# Problem 1: MNIST

The code for this multilayer perceptron can be found in `mnist.py`. The module `utils.py` contains helper functions to load the dataset, display progress bar, plot graphs, etc.

In [1]:
import sys
sys.path.append('../src/')
from mnist import *

---
## Building the Model

We build an MLP and choose the values of $h^1$ and $h^2$ such that the total number of parameters (including biases) falls within the range of $I = [0.5M, 1.0M]$. This can be achieved by choosing $h^1 = h^2 = 512$. Since MNIST samples are $28 \times 28 = 784$ pixels, the total number of parameters is

In [None]:
N = (28*28)*512 + 512*512 + 512*10
print(N)

which is within range.

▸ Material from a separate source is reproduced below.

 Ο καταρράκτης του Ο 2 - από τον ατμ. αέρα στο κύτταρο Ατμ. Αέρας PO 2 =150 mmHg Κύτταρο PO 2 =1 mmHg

We thus build the MLP with the parameters below.

In [2]:
# Initialize parameters
h0, h1, h2, h3 = 784, 512, 512, 10
learning_rate = 1e-2
batch_size = 64
nb_epochs = 3
data_filename = "../data/mnist/mnist.pkl"

We now load the data and initialize the model with different parameters.

In [3]:
# Load datasets from pickled file
train_data, valid_data, test_data = unpickle(data_filename)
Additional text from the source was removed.